URI Management and Identity
ActivityPub objects are identified by unique, dereferencable HTTPS URIs. Directly using these long string URIs as primary keys can lead to performance degradation due to larger indexes and slower comparisons.
Solution: Adopt an "Internal ID vs. External URI" pattern. Use efficient internal primary keys (e.g., UUID or BIGINT) for TypeORM entities, and store the ActivityPub URI as a separate, unique, and indexed VARCHAR/TEXT column. The external id in the JSON payload can be dynamically generated. This approach also necessitates robust URI canonicalization and object deduplication strategies to maintain data integrity and prevent duplicates.
Modeling Relationships and Collections
Representing ActivityStreams relationships (like Follow, Like, Announce) and managing OrderedCollections (Inbox, Outbox) within a relational schema presents complexities, especially given ActivityPub's eventual consistency model. Polymorphic associations, where a single entity (e.g., Activity) can relate to multiple types of objects (e.g., Note, Image), also pose a challenge for traditional ORMs.
Solution: Store ActivityPub relationships as explicit Activity records with foreign keys to actors and objects. For persistent relationships (like follows), use dedicated join tables.
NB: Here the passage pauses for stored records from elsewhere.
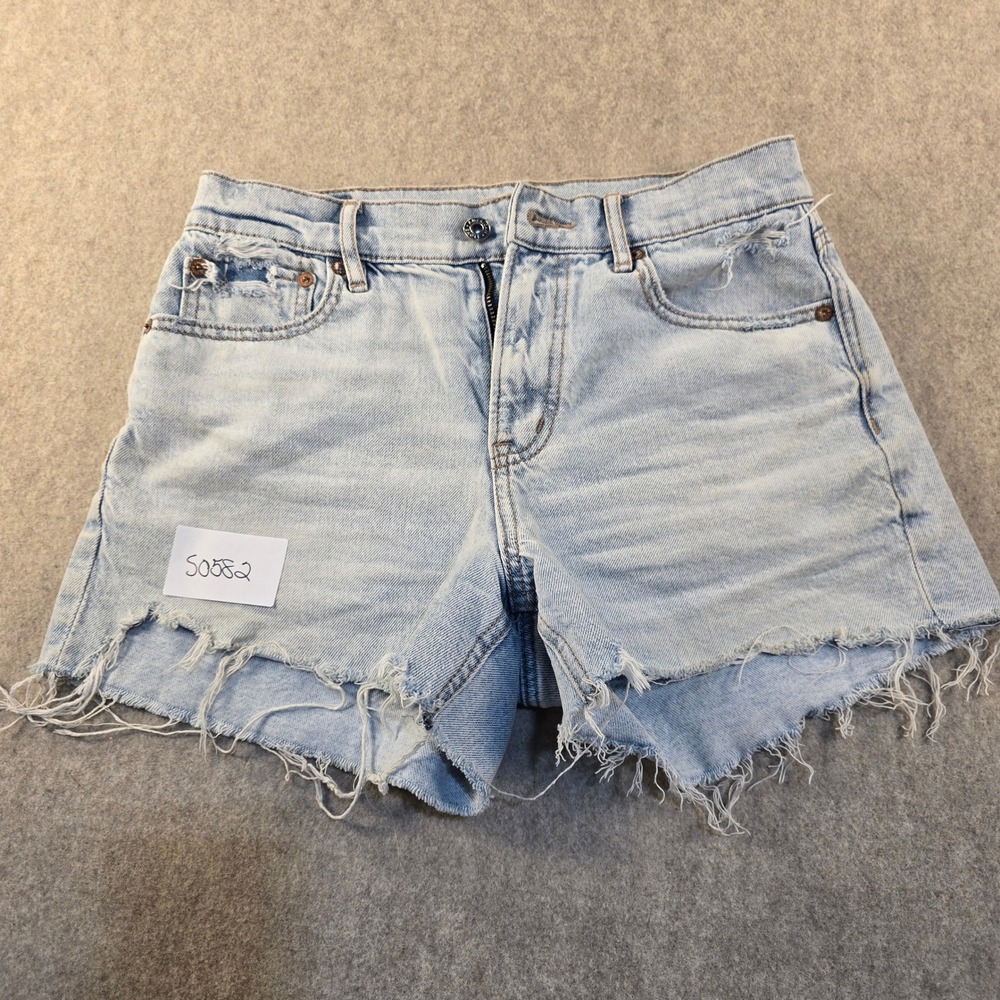American Eagle Strigid Relaxed Short Light Wash Distressed Denim Cut Off Size 2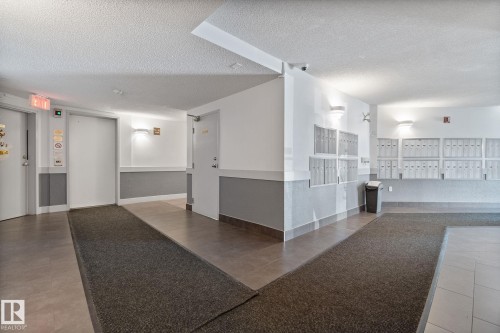 304 2508 50 Street, Edmonton, AB - Indoor Photo Showing Other Room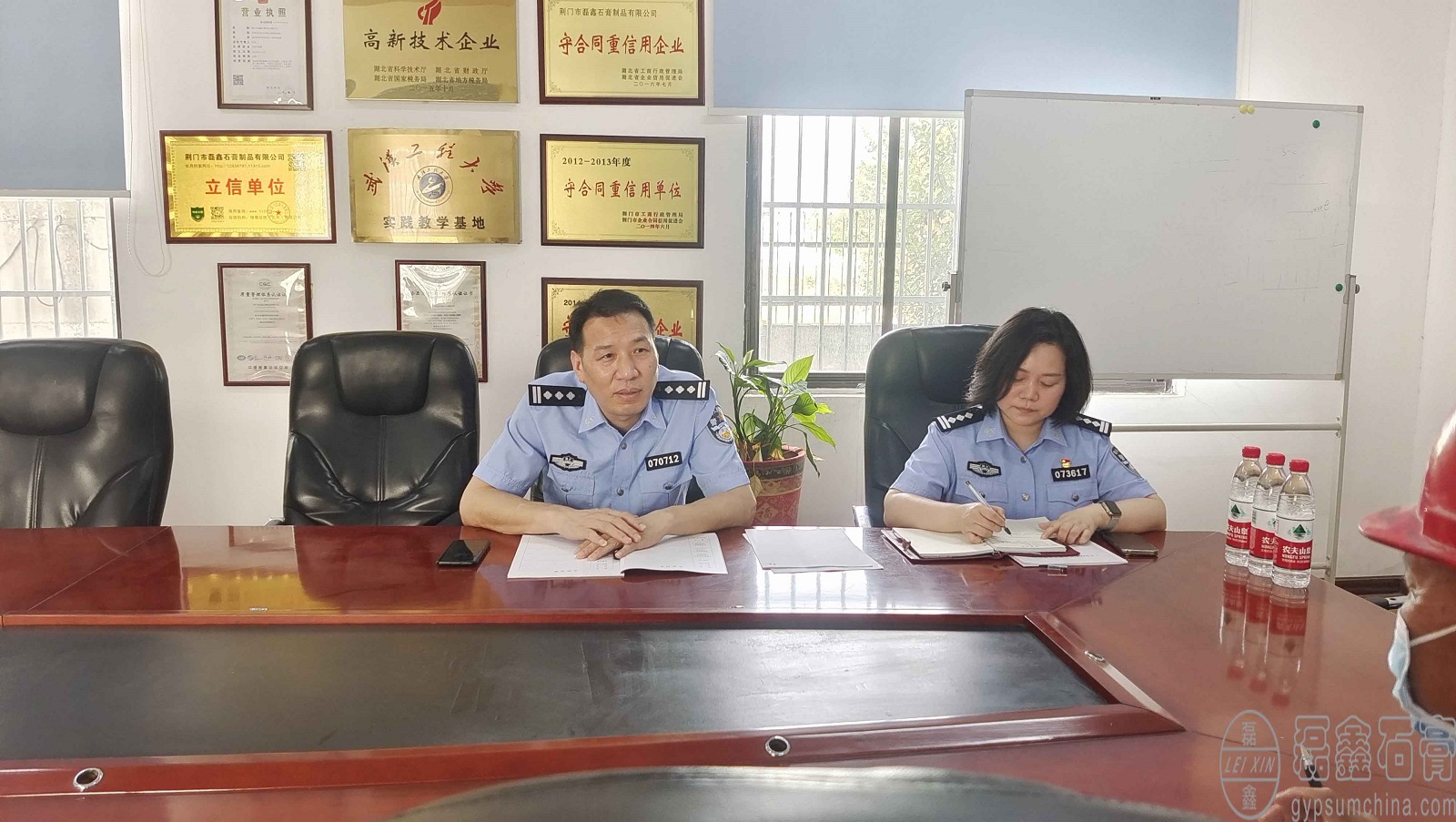 图2 拷贝.jpg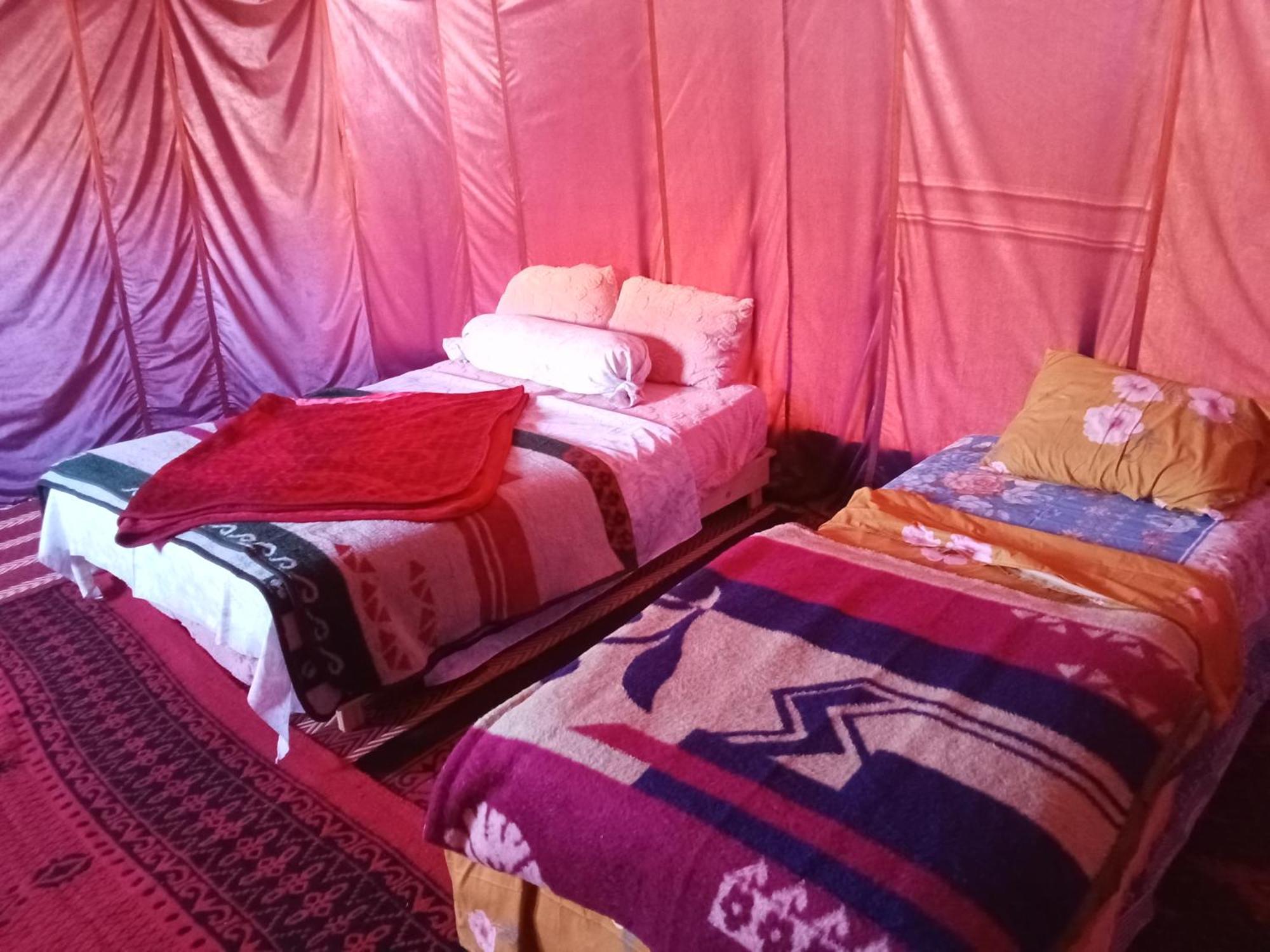 Отель Bivouac Cote-Iriki Foum Zguid Экстерьер фото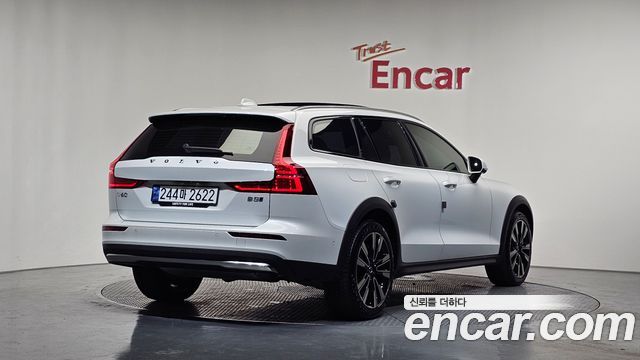 Volvo V60 2-го поколения B5 Ultimate AWD - фото 1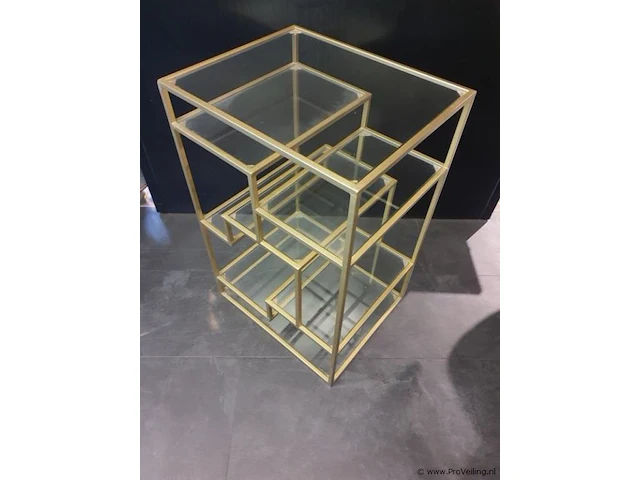 Displaykast v.v. goudkleurig metalen frame en glazen planken - afbeelding 1 van  3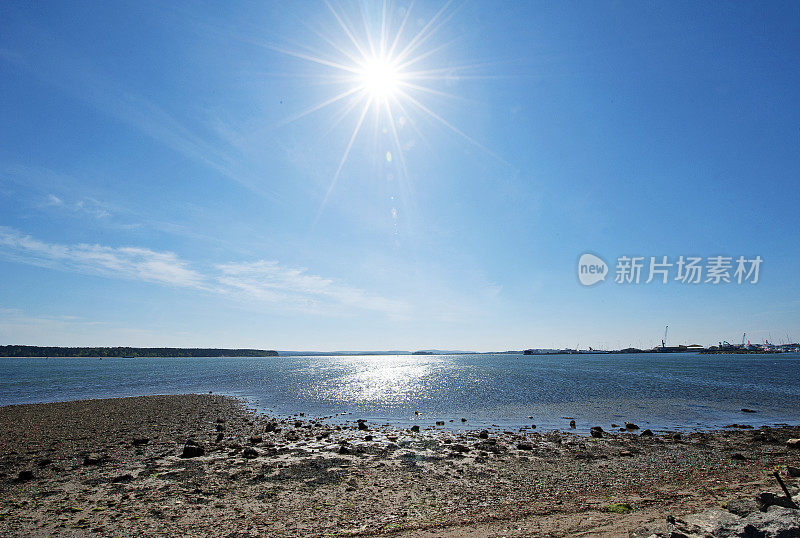 普尔海港与日出在海滩上漫步在侏罗纪海岸，英国，英国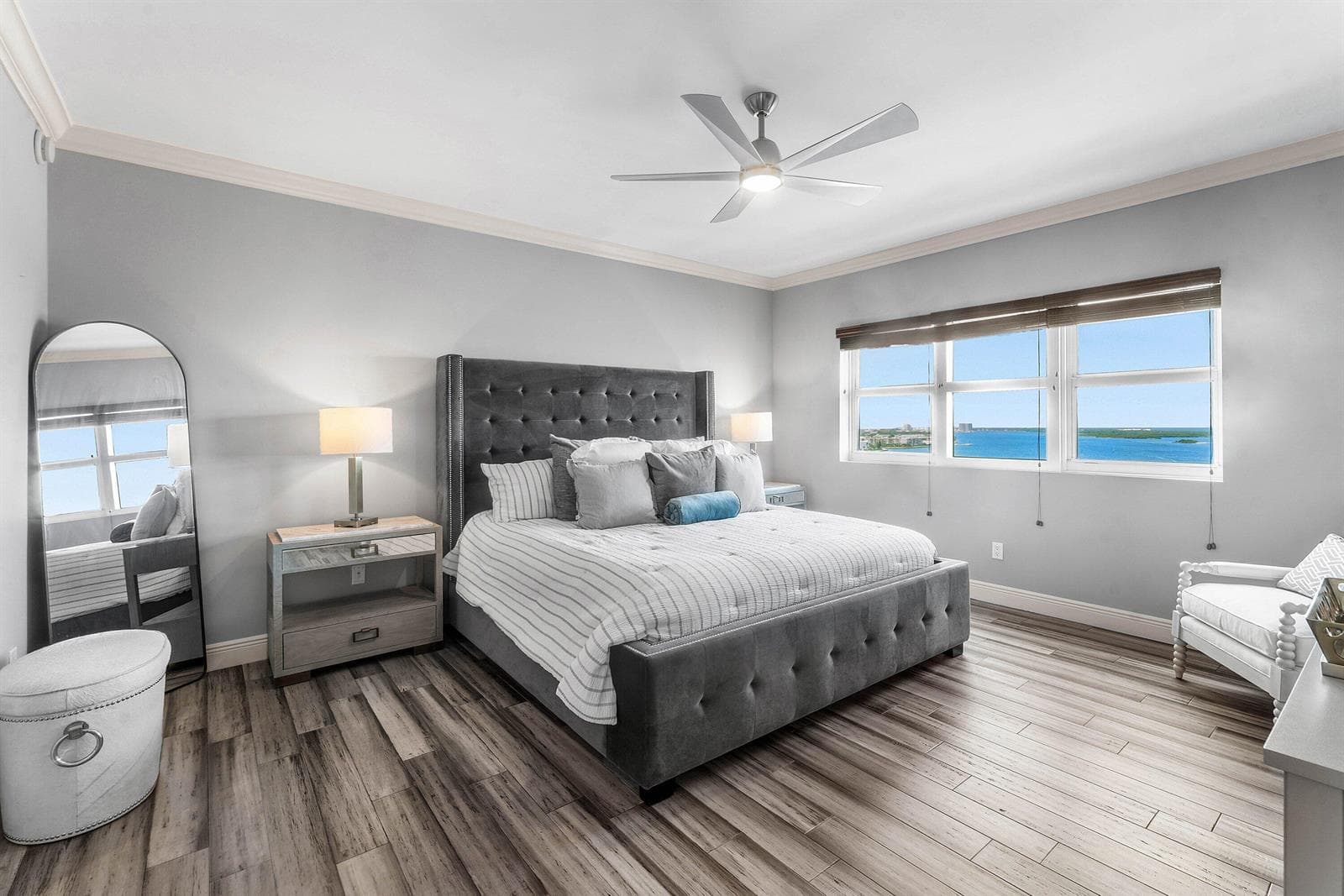 2650 Lake Shore Drive 2102 photo 18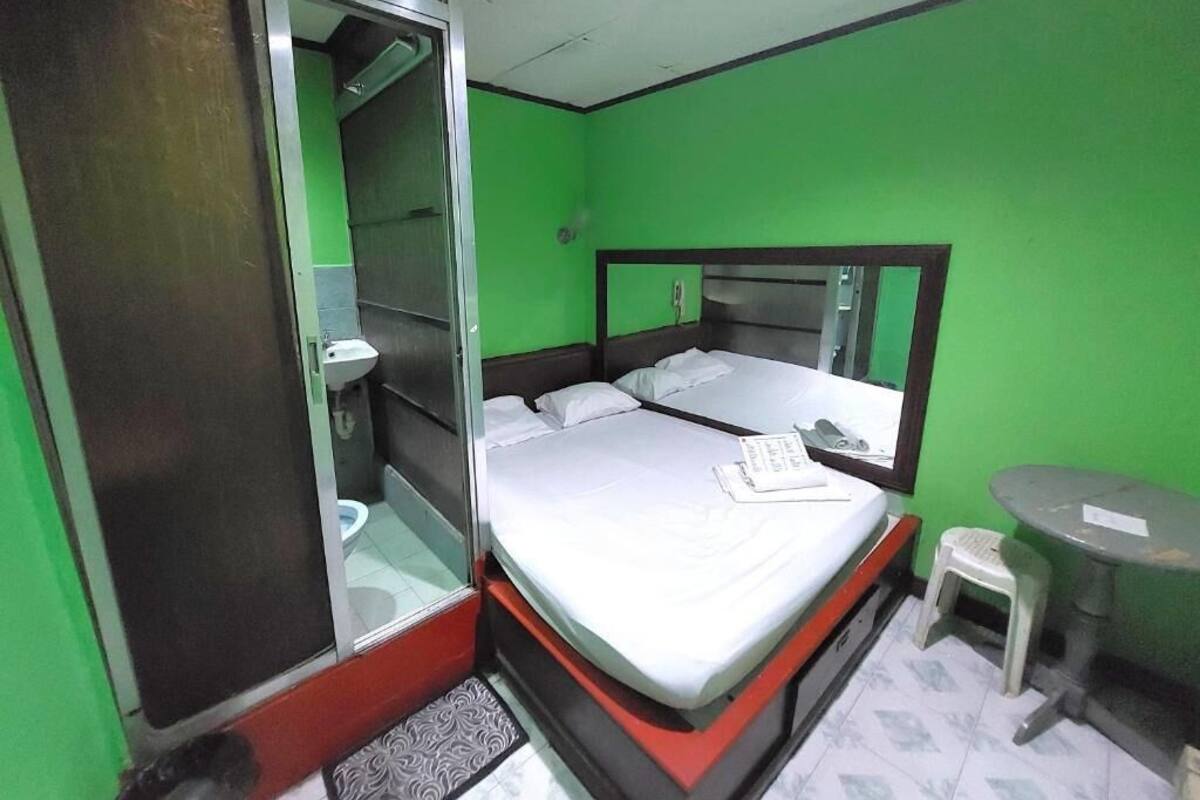 Economy Double Room | Peti besi dalam bilik, Wi-fi percuma 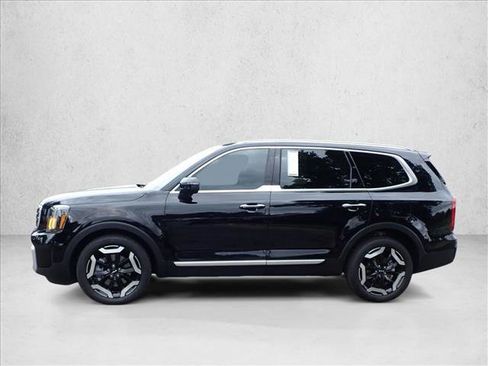 Used 2024 Kia Telluride S w/ S Sunroof Package FWD image 2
For OrderedCollections, rely on stable ordering keys like immutable timestamps. While TypeORM doesn't natively support polymorphic associations, libraries like typeorm-polymorphic can assist, often requiring application-level validation or database-level features (triggers/check constraints) to enforce integrity. Embrace eventual consistency for federated collections, focusing on local consistency where possible.
Leveraging PostgreSQL's JSONB Capabilities
ActivityPub's schema flexibility and nested JSON-LD objects require a flexible storage solution within a relational database.
Solution: Utilize PostgreSQL's JSONB columns to store dynamic, flexible JSON-LD payloads directly within relational tables. For frequently accessed or critical fields within the JSONB payload, "promote" them to dedicated, first-class relational columns to benefit from traditional indexing and query optimization (the "Hybrid Schema" approach). For efficient querying of JSONB data, employ Generalized Inverted Indexes (GIN indexes), often requiring manual definition in TypeORM migrations to specify operator classes for optimal performance.